= Text shown =
* * * * * * *

After just two weeks, De Bruyne already has more assists (three) than he did for the whole of his injury-plagued 2018-19 campaign.

Overall, the ensemble on the right provides a wealth of supply for Sterling that is difficult for the other team to anticipate. When he was on the right, it was often Sane dispensing inviting low balls for Sterling, but the ever-changing cast at left-back - and David Silva's typical duty of releasing Sane with the move's penultimate pass - meant there was little variety thereafter. Sterling's other goals would be the result of some remarkable individualism or him scampering onto the end of a searching long punt upfield.

Sterling's touches vs. Tottenham:

Sterling still uses his range of skills to carve out chances, and Walker is laboring to mirror Sane's trademark service. But, on the left, Sterling can also feast on De Bruyne's wide repertoire of passes (like when he netted the fourth headed goal of his career on Saturday) and the spills from Bernardo Silva's constant hassling or his cute creations.

It's clear that Sterling prospers from a much richer supply chain on the left than he ever did on the right. He should run Harry Kane, Mohamed Salah, and others much closer for this season's Golden Boot award.

Further thoughts

Catherine Ivill / Getty Images Sport / Getty

Saints nothing to worry about

Five goals conceded in two losses is never a good way to begin a season, but Southampton will be fine. Che Adams' close control and low center of gravity make him a valuable tool for the likes of Nathan Redmond and Moussa Djenepo to bounce balls off, and last term's 22 Championship goals are a strong indicator that Adams will exceed Shane Long's season average of five Premier League tallies. The transactions and tactical tweaks over the opening eight months of Ralph Hasenhuttl's reign have been overwhelmingly positive, and Southampton were unlucky not to glean at least a point from Liverpool on Saturday.

* * * * * * *

= Given data =
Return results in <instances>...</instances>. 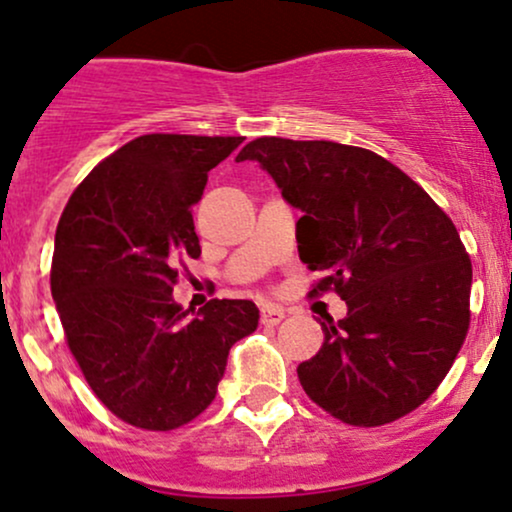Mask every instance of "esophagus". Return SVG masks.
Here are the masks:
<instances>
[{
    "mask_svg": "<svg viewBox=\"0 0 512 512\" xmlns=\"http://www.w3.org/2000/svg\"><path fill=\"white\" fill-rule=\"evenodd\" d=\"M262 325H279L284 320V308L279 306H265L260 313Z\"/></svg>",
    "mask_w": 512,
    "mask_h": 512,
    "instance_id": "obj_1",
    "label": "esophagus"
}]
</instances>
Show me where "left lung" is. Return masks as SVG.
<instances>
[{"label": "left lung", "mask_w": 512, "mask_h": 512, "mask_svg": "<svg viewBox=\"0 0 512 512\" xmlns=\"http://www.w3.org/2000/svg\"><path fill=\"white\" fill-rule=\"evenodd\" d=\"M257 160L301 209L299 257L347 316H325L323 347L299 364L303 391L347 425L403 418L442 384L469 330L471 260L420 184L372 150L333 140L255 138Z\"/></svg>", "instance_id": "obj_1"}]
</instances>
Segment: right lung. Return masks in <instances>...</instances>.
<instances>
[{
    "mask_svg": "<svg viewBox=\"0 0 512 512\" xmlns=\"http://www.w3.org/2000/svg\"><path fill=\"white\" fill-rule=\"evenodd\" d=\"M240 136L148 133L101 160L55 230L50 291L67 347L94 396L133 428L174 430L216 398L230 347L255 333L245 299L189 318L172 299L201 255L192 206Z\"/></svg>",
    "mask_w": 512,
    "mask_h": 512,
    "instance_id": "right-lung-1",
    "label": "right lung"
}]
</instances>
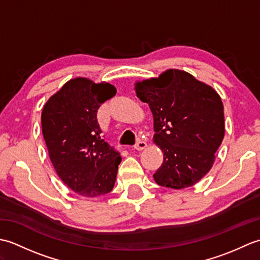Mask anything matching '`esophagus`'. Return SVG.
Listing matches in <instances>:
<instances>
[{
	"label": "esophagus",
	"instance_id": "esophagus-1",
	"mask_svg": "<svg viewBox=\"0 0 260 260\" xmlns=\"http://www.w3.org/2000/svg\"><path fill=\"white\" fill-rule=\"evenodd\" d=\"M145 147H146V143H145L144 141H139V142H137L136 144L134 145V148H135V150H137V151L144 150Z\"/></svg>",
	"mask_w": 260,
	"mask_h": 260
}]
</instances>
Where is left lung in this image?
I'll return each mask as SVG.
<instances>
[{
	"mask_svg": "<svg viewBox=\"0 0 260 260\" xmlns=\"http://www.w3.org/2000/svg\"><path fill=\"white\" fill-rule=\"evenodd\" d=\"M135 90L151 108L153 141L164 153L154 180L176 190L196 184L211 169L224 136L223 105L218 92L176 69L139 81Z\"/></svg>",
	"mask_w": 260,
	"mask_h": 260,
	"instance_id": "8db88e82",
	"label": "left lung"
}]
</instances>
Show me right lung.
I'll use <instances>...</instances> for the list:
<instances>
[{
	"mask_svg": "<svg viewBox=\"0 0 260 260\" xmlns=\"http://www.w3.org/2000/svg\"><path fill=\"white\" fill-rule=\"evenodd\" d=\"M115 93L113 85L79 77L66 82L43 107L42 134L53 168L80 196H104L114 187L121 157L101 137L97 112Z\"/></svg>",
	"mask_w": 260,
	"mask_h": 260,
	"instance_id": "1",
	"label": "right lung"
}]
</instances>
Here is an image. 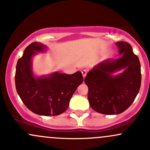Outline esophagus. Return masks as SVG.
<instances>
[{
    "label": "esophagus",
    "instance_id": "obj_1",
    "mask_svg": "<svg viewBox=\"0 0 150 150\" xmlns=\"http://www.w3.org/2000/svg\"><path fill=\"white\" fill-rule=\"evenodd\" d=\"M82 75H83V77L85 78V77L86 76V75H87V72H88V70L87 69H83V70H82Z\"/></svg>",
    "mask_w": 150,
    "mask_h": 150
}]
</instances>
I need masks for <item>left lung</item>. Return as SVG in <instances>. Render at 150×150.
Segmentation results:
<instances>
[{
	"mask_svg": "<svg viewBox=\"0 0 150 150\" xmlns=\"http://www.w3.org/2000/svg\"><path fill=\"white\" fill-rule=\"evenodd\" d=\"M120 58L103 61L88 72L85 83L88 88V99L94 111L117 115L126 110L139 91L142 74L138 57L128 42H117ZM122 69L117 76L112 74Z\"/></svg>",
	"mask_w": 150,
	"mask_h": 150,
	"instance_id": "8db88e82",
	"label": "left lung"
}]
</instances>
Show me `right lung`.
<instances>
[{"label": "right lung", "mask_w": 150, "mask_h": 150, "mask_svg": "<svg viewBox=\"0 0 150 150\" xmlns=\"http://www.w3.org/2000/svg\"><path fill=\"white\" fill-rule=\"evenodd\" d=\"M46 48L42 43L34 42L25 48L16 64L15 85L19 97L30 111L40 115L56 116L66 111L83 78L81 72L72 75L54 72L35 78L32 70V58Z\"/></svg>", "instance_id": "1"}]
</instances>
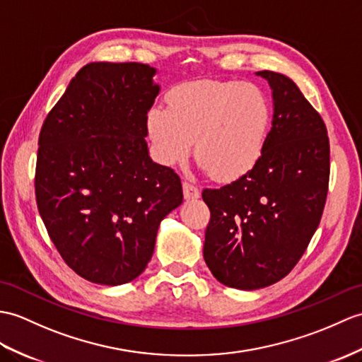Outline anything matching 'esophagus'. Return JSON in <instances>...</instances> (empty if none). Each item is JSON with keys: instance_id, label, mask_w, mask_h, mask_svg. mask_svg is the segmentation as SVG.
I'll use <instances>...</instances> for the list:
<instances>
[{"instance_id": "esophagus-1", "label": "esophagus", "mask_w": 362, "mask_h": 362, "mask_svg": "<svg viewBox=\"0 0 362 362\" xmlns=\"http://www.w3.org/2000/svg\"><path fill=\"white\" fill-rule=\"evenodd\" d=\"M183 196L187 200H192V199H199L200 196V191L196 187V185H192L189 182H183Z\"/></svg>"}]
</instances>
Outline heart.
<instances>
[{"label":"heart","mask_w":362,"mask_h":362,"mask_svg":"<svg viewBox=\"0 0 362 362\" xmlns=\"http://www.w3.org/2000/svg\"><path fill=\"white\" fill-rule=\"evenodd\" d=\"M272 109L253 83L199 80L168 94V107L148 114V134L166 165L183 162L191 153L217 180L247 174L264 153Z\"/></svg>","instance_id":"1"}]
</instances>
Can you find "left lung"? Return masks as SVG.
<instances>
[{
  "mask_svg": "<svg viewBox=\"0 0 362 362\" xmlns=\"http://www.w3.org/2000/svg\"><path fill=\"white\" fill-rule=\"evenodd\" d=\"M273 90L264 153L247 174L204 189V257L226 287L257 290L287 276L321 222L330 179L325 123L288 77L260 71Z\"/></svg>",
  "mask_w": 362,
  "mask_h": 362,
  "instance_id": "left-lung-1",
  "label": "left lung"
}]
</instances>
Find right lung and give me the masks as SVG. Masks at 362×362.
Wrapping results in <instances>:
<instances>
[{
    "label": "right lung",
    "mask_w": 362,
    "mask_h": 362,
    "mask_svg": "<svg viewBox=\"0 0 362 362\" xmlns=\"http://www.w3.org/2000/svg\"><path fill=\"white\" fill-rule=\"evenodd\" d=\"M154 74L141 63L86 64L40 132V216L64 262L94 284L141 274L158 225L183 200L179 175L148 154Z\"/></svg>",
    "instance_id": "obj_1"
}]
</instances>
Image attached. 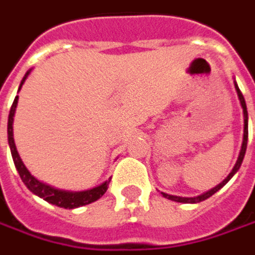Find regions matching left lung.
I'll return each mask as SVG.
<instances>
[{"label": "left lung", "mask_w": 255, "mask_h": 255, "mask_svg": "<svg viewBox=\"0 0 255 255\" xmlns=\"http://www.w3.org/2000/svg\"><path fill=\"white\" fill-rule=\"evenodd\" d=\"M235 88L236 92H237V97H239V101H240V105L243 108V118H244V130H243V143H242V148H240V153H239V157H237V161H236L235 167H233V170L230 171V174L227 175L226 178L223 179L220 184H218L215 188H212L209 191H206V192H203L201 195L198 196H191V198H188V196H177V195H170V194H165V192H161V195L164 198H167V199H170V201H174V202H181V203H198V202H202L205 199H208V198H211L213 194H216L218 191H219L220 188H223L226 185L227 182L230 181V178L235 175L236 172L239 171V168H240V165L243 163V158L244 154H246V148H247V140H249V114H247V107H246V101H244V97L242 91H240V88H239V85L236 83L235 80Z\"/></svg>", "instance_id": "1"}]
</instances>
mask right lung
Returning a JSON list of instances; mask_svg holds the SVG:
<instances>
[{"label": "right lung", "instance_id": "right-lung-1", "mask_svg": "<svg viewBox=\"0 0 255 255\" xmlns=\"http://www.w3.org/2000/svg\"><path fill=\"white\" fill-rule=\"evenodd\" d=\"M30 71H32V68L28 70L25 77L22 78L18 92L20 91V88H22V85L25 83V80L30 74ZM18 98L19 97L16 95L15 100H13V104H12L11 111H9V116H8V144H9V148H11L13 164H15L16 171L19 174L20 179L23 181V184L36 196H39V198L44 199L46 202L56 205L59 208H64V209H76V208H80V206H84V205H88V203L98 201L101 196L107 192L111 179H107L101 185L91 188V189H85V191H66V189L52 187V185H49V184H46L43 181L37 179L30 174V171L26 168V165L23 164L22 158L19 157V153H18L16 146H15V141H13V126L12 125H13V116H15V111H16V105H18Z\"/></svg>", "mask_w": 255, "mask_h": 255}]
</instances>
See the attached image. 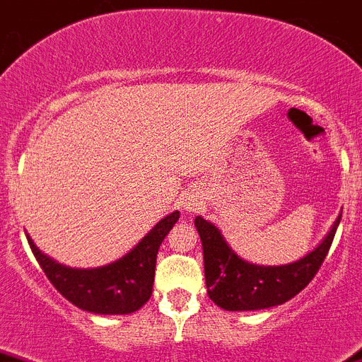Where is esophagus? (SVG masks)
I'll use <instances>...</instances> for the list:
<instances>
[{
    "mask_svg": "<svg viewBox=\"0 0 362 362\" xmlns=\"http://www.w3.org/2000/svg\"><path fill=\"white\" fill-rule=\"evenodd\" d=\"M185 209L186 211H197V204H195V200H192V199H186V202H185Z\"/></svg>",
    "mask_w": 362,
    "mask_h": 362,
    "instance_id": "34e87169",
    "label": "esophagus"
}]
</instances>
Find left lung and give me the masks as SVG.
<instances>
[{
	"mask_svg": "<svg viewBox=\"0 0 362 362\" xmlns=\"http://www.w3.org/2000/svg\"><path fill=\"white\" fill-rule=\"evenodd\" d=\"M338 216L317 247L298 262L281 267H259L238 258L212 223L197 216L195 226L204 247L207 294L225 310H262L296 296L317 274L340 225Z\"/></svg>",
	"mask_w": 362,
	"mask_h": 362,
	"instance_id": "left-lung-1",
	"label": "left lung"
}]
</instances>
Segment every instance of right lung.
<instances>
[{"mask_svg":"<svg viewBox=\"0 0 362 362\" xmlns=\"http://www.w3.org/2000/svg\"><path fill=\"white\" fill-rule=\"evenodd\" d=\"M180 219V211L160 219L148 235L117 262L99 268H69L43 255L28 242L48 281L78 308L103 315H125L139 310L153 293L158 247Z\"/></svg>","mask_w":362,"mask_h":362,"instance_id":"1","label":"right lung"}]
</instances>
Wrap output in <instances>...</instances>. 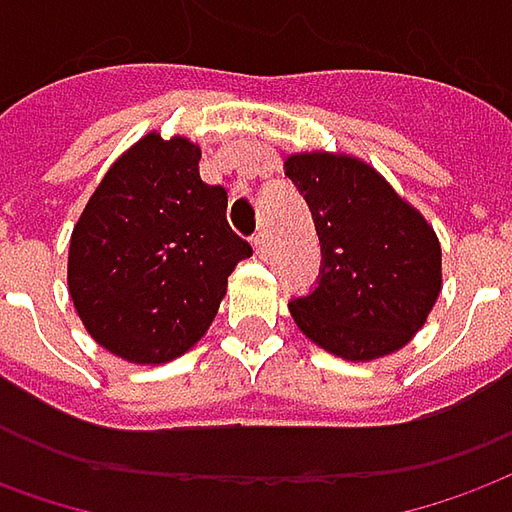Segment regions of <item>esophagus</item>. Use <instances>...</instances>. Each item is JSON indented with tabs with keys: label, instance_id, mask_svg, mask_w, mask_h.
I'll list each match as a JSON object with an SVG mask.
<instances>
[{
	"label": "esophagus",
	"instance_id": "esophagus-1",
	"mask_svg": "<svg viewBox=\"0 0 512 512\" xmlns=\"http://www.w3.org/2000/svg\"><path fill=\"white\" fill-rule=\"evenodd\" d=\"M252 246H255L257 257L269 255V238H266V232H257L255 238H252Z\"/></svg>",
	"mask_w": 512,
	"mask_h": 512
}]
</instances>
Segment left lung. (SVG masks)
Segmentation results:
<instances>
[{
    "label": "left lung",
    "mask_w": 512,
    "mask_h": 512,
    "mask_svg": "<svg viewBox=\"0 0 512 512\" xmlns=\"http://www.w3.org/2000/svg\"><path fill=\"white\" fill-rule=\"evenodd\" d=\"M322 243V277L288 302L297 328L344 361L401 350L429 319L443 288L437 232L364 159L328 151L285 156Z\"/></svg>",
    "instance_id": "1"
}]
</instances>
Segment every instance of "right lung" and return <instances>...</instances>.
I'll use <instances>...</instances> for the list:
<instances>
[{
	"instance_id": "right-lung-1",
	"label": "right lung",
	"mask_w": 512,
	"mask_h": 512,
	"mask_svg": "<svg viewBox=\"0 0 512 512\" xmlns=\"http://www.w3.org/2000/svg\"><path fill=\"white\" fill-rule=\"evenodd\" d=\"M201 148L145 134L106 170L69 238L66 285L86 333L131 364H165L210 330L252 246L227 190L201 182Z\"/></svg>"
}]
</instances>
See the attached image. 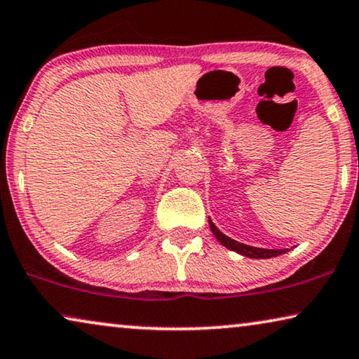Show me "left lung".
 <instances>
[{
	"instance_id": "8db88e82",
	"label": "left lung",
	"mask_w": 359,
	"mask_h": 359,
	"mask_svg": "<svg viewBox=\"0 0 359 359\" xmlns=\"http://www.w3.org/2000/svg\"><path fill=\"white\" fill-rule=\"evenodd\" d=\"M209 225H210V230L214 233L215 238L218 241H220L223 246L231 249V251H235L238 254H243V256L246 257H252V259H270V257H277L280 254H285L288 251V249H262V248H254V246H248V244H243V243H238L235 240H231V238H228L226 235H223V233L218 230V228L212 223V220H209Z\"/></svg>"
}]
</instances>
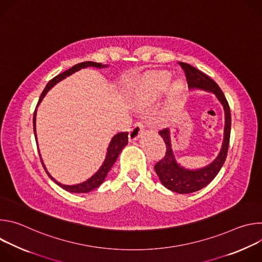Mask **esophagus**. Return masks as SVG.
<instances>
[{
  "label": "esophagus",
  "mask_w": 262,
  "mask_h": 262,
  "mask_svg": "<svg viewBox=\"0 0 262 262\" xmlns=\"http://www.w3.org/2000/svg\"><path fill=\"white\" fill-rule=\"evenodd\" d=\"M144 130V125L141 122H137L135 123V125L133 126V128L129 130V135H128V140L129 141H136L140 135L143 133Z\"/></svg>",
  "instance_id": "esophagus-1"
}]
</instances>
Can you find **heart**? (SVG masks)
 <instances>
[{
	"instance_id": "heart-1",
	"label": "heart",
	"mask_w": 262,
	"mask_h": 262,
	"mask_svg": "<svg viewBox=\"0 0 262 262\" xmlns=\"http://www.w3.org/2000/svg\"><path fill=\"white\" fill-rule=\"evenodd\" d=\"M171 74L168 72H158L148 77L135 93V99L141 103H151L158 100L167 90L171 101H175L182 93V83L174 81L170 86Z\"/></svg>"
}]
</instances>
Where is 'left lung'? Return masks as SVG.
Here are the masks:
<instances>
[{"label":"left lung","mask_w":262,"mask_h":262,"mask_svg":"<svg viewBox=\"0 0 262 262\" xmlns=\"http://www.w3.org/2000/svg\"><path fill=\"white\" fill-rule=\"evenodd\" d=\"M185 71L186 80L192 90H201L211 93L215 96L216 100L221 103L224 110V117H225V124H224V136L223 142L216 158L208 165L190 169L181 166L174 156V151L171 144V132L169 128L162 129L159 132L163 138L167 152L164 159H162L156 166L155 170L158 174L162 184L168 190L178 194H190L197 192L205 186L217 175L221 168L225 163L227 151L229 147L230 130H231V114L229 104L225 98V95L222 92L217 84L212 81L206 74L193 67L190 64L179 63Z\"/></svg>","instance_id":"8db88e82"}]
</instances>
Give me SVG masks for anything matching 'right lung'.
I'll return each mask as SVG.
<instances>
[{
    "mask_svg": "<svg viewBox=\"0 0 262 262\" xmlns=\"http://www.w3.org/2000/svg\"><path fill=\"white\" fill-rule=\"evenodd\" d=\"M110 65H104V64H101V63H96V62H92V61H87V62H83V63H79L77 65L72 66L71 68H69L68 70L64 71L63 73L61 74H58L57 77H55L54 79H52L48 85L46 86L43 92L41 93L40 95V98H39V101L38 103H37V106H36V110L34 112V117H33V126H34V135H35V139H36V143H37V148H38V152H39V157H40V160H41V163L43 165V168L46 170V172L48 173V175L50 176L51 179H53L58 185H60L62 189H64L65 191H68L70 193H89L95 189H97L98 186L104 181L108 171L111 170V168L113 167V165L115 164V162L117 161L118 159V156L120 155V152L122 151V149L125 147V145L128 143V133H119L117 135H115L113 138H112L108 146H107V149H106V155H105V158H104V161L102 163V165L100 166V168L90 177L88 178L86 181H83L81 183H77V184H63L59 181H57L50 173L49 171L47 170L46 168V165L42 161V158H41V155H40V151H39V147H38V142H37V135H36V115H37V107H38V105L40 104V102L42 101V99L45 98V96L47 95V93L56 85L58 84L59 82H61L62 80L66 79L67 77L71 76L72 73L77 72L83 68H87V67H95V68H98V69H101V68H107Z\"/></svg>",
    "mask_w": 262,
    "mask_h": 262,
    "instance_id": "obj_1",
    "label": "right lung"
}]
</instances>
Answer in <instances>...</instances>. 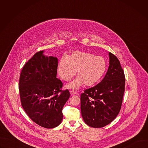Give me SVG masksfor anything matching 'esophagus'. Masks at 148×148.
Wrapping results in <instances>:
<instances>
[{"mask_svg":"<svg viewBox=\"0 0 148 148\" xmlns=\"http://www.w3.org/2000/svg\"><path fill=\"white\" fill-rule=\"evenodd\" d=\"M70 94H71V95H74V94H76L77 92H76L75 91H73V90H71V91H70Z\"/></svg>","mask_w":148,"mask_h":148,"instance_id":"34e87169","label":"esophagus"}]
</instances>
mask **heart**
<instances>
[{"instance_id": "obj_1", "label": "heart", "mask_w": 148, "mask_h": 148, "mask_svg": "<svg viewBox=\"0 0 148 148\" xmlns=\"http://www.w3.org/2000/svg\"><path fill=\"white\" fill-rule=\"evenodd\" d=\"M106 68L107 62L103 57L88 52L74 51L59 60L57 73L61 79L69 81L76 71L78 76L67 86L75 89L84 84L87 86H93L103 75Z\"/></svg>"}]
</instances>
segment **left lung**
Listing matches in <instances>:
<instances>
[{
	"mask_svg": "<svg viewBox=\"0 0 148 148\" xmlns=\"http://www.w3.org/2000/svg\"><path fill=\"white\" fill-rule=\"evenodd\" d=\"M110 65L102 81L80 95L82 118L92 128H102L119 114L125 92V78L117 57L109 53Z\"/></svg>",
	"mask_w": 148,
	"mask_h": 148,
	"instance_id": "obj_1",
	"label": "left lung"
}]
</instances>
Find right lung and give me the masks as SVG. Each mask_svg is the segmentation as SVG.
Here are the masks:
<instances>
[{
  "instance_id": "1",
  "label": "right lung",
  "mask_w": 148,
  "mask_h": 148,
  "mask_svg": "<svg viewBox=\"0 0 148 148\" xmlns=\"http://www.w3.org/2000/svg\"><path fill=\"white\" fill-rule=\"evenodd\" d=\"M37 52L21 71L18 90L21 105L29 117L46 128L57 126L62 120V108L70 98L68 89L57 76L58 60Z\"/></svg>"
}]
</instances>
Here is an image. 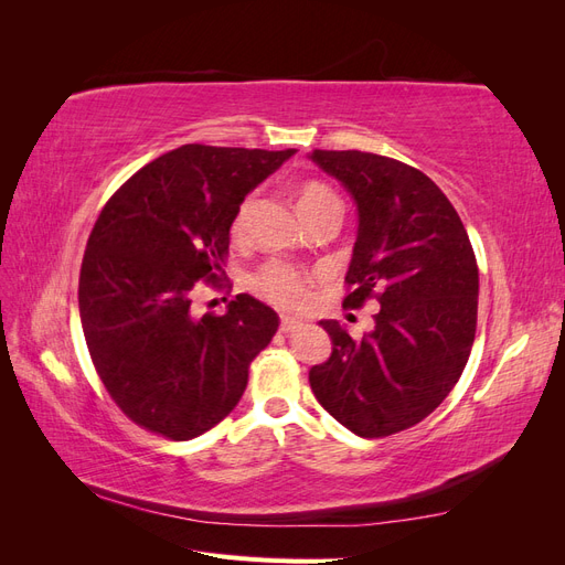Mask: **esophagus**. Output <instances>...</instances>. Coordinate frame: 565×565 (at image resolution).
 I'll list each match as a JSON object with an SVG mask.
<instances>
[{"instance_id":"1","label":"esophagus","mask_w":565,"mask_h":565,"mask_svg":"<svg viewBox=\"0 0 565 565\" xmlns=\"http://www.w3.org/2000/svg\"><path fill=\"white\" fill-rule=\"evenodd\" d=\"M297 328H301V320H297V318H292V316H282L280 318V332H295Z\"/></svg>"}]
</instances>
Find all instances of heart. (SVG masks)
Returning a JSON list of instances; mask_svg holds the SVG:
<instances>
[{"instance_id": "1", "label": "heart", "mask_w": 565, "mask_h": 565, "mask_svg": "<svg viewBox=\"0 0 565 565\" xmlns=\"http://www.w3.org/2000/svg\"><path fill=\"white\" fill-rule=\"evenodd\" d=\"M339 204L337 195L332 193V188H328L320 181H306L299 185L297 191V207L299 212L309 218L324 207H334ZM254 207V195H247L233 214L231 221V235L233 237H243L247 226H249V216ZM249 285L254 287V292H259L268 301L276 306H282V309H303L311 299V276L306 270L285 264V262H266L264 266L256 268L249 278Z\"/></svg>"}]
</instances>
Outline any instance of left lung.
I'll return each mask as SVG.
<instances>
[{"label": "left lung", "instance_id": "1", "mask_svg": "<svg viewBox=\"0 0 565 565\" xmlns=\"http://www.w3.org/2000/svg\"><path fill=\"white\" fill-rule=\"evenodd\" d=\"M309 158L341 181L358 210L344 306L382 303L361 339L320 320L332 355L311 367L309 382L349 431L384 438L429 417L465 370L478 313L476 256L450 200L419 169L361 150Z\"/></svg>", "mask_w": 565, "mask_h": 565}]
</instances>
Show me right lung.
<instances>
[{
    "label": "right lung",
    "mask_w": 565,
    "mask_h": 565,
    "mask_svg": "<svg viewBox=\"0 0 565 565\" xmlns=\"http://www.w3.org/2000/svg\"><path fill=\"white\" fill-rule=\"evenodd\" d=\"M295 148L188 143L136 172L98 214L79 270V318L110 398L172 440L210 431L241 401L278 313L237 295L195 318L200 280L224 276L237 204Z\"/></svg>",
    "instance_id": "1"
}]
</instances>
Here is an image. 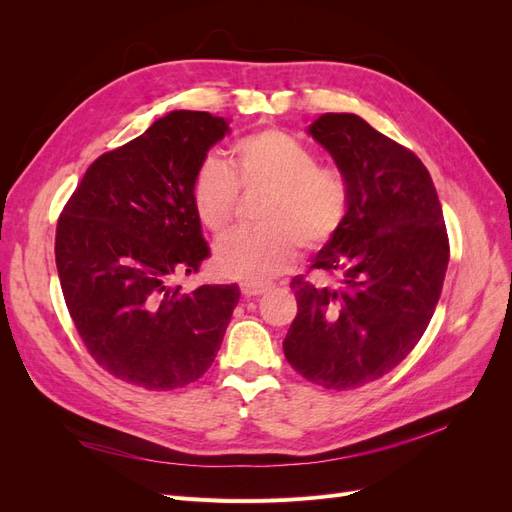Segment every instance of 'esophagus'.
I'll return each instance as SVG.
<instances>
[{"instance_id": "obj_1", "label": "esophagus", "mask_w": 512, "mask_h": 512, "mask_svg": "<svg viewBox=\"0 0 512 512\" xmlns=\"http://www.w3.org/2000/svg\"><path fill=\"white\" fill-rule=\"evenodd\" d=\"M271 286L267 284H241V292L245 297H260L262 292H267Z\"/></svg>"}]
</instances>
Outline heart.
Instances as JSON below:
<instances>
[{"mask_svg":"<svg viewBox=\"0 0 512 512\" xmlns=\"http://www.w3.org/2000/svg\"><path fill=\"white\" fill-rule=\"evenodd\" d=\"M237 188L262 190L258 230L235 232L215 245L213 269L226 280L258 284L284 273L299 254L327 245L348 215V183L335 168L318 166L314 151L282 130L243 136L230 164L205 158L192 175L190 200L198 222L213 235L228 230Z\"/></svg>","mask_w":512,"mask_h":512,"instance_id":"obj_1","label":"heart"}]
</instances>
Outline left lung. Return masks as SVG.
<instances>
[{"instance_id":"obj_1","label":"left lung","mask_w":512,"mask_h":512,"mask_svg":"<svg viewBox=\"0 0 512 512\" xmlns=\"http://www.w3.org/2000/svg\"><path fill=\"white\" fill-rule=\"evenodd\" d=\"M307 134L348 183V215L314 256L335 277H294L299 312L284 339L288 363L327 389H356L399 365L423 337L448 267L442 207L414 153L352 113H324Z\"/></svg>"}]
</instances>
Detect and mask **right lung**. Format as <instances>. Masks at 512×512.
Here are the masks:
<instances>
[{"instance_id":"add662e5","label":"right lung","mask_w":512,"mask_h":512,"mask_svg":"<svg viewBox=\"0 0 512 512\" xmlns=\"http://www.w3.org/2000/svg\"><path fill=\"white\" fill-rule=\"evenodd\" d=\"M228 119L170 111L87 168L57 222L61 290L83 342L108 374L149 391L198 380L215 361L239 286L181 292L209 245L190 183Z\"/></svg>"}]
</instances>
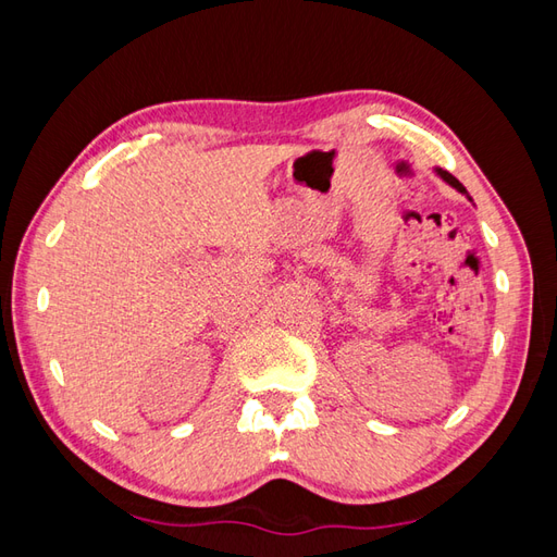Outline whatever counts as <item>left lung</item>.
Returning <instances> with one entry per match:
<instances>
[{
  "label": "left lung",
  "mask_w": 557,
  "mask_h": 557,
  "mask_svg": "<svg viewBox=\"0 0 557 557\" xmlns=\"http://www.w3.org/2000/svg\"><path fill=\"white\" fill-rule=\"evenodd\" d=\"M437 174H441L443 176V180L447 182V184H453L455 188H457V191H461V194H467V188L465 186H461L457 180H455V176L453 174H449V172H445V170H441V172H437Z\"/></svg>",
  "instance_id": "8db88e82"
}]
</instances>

* * * * * * *

= What you have to do =
Write the next part of the Premier League analysis above, picking up after its final sentence about Southampton's bad luck against Liverpool.

= The response =
Puscas, not Puskas

Reading's rudderless recent years have, somehow, not resulted in a descent into the third tier. But now, following the shock signing of a robust Romanian from Inter, there may be something worth watching at the Madejski Stadium. George Puscas scored in his first start in a League Cup meeting with Wycombe Wanderers last Tuesday, and he followed that with a two-goal outburst in Sunday's 3-0 win over Cardiff City. For the game's opener, 6-foot-6 Aden Flint couldn't lay a glove on Puscas as he chewed up over three-quarters of the pitch's length before measuring a slick finish past Alex Smithies. It seems Puscas' four goals at the summer's European Under-21 Championship weren't an anomaly.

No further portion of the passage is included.